Он был одинок. Неказистый, чудаковатый, чрезвычайно вспыльчивый, способный обозвать последними словами музыкантов оркестра так, что порой они отказывались играть в его присутствии, – такому человеку трудно было рассчитывать на взаимопонимание. «Его талант, – писал Гете, – привел меня в изумление; однако это совершенно необузданная личность…»
Одна из немногих женщин, заслуживших его расположение, Беттина Бретано, сделала интересную запись размышлений Бетховена: «Когда я открываю глаза, я вынужден вздыхать, потому что то, что я вижу, противно моим верованиям, и я вынужден презирать мир, который и не подозревает, что музыка – это более высокое откровение, чем вся мудрость и философия… Музыка – это средство превращения духовной жизни в чувственную. Я хотел бы говорить об этом с Гете, поймет ли он меня?.. Скажите ему, чтобы он прослушал мои симфонии, тогда он согласится со мной, что музыка есть единственный бесплатный вход в высший мир познания…»
По воспоминаниям современников, Бетховен был небольшого роста, с некрасивым красным лицом, изрытым оспой. Его темные волосы вихрами падали на лоб, а одежда была не изысканна и даже неряшлива. Композитор говорил на местном наречии, иногда употребляя простонародные выражения. Вообще он не обладал внешним лоском и скорее был грубоват в движениях и обхождении. Прежде чем войти в комнату, он обыкновенно сперва просовывал голову в дверь, чтоб убедиться, нет ли в ней кого-нибудь, кто ему не по душе.
Обыкновенно серьезный, Бетховен иногда становился неудержимо веселым, насмешливым и даже язвительным. Однако он был искренен, как дитя, и до того правдив, что нередко заходил слишком далеко. Он никогда не льстил и этим нажил себе много врагов. В своих движениях он был неловок и неповоротлив. Часто ему случалось ронять чернильницу с конторки, на которой он писал, на стоящее рядом фортепиано; все было у него опрокинуто и запачкано. В его комнате царствовал неописуемый беспорядок: «Книги и ноты бывали разбросаны по углам, здесь стояла холодная закуска, там – бутылки, на пульте были наброски нового квартета, на столе – остатки завтрака, на фортепиано – только что намеченная новая симфония, на полу – письма.
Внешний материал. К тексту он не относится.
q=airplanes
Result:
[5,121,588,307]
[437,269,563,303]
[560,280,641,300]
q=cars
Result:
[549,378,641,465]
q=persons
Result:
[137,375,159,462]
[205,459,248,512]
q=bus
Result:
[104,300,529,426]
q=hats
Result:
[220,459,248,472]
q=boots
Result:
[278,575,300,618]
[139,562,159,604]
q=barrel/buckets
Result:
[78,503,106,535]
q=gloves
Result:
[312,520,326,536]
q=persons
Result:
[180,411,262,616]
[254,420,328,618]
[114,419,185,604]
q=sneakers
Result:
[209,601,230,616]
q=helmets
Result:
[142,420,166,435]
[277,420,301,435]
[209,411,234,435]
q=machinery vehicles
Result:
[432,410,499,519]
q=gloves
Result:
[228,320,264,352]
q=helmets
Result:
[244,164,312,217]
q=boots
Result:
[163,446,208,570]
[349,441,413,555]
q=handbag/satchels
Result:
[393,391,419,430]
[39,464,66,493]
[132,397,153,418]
И несмотря на это Людвиг любил с красноречием Цицерона прославлять при всяком удобном случае свою аккуратность и любовь к порядку».
Время с рассвета и до полудня композитор проводил с пером в руке, остаток же дня уходил на размышления и приведение в порядок задуманного. После обеда он срывался с места и совершал свою обычную прогулку, т. е. «как одержимый обегал раза два вокруг всего города». Бетховен никогда не выходил на улицу без нотной записной книжки – это было его правилом.
Вообще же Бетховен не придавал никакого значения своим рукописям, которые валялись вместе с другими нотами на полу или в соседней комнате: «Их легко было и украсть, и выпросить у него – он не задумываясь отдал бы». Маэстро не имел никакого понятия о деньгах, отчего, при его врожденной подозрительности, происходили частые недоразумения и он, не задумываясь, называл людей обманщиками; с прислугой, впрочем, это кончалось благополучно – после того как он давал «на водку». Его странности и рассеянность были известны во всех посещаемых им трактирах, и его не тревожили, даже если он забывал расплачиваться. Кроме того, он был до крайности вспыльчив. Раз во время обеда в трактире ему по ошибке подали не то кушанье. Композитор сделал кельнеру замечание, а тот позволил себе грубо ответить, и в ту же секунду тарелка с едой оказалась у него на голове. Они стали кричать друг на друга, между тем как окружающие не могли удержаться от смеха. Наконец сам Бетховен не выдержал и разразился громким хохотом, указывая на кельнера, который облизывал струившийся по лицу соус и строил уморительные гримасы.